Muchos, entre ellos yo, teníamos la mente deambulando por lugares bastante
alejados de la casa de Dios. El problema es que yo era el novio.
Mientras las palabras del cura se perdían con la clásica
reverberación eclesiástica entre santos, vírgenes y velas, yo aprovechaba el
momento de estar sentado para descansar de mi tremenda resaca. Me giré hacia el
lado izquierdo para ver el sector donde se encontraban mis invitados, notablemente
inferior en número al de mi prometida. Obvié la familia
directa con una rápida y postiza sonrisa y mi vista se posó en el último
banco. ¡Menudo panorama! tras mis tías solteronas, Joaquín, Juan Carlos y
Jorge, mis amigotes. Los tres dormían la borrachera de la víspera con ronquidos
educados, procurando no molestar a los demás asistentes.

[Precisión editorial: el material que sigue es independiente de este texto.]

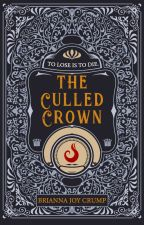 The Culled Crown (Book 1) by BriannaJoyCrump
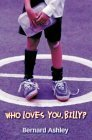 Who Loves You, Billy?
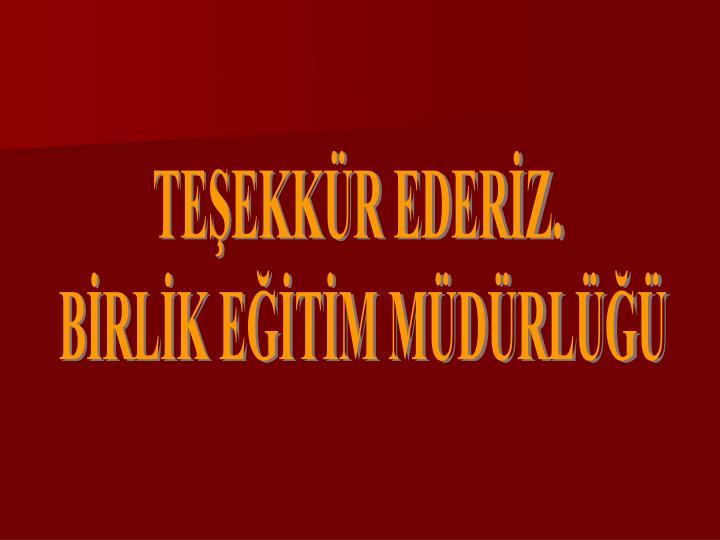 TEEKKR EDERZ.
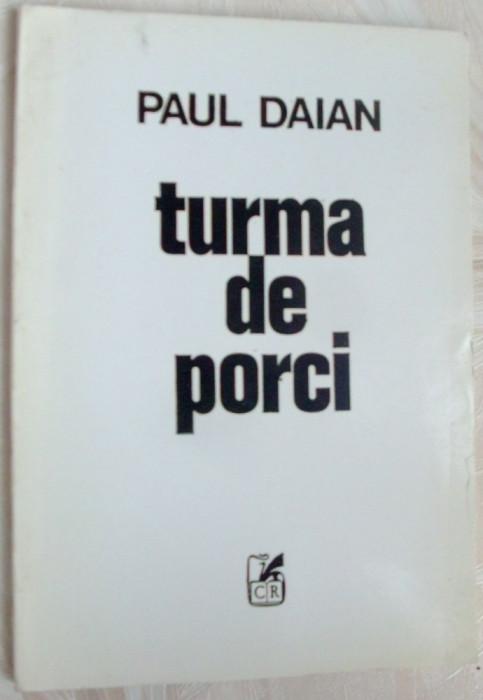 PAUL DAIAN - TURMA DE PORCI (VERSURI, editia princeps 1994/ coperta DAN STANCIU) foto mare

También eché un
vistazo rápido a los convidados de Eva: una colección de rostros uniformados
con el mismo rictus de complacencia contenida.
El semblante disgustado de su padre desentonaba entre tanta fingida
benevolencia. Giré bruscamente la cabeza
hacia el presbiterio tratando de evitar un duelo de miradas. Seguí embobado,
oyendo de fondo las antífonas desafinadas que canturreaban los concurrentes
dirigidas por el padre Andrés.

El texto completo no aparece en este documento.